Have you ever wondered how does your latest Smartphone scans your face to unlock the screen? Well , the tech behind this facial recognition in our smartphones, as well as other similar technological innovations like autonomous modes in self-driven cars, diagnostic imaging in healthcare etc which have made their mark in recent years has one thing in common; Image recognition technology. Computer vision of which image recognition is a part uses computers to make accurate decisions based on what it “sees” while sensing the objects in front it. Deep learning in image recognition has a very vital role to play. In fact much of the modern image recognition based innovations are heavily reliant on deep learning technology.

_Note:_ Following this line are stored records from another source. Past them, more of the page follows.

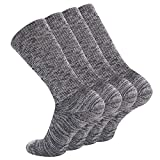+MD Mens Bamboo Extra Full Cushion Heavy Duty Work Boot Socks Moisture Wicking Running Hiking Athletic Crew Socks 4 Pack 4Black13-15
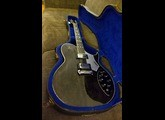 Vends Gretsch Chet Atkins Super Axe 7681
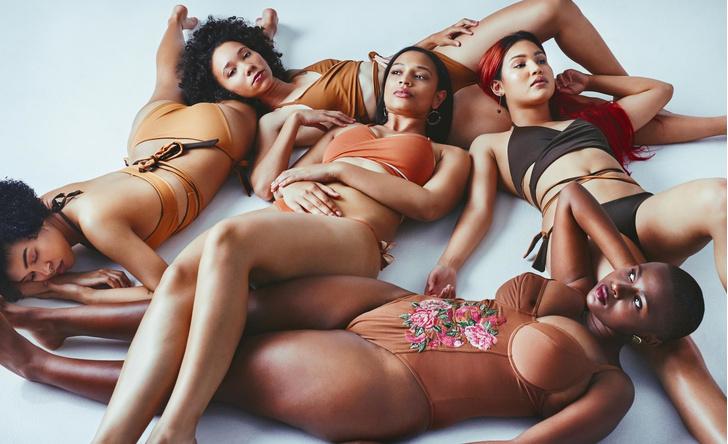 Фото №4 - Мое тело— моя ценность: что такое бодинейтральность, и как она вытесняет бодипозитив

Facebook can now perform face recognition at 98% accuracy which is comparable to the ability of humans. The image recognition market is estimated to grow from USD 15.95 Billion in 2016 to USD 38.92 Billion by 2021, at a CAGR of 19.5% between 2016 and 2021.

In image recognition, deep learning works with a class of its neural networks, known as convolutional neural networks. A convolution is the combination of two functions that produce a third function. Therefore a neural network which uses convolution is merging multiple sets of information, in order to pool them together to create an accurate representation of an image. After pooling, the image is describedin lots of data that a neural network can use to make a prediction about what it is. Computers can then apply that prediction to other applications, like unlocking your smart phone or suggesting a friend to tag on Facebook.

It requires a lot of time and training for the neural networks to get their predictions accurate, as it is impossible for them to automatically know how to classify what objects are called in the real world.

Image Datasets: A training ground for Image Recognition

The reason why image recognition is such a developed and widely used form of artificial intelligence is because of how developed the datasets are. According to Kaz Sato, Staff Developer Advocate at Google Cloud Platform “A neural network is a function that learns the expected output for a given input from training datasets”. Deep Learning model make use of these datasets to train and practice, making predictions from the information in a dataset and uses that experience in real-world situations.

A notable example of image recognition is ImageNet, one of the first widely-used image databases for artificial intelligence. For an AI application to be able to process such a large amount of information while using it effectively within a deep learning model, requires some very efficient processing power.

How does a convolutional neural network work in image classification?

As discussed earlier, convolutional neural networks (CNN), which is a class of deep learning algorithm, are used when it comes to image recognition or image classification.

Some of the most popular uses of CNN:

  • Facebook uses it for automatic tagging algorithms
  • Amazon for generating product recommendations and
  • Google for search through among users’ photos.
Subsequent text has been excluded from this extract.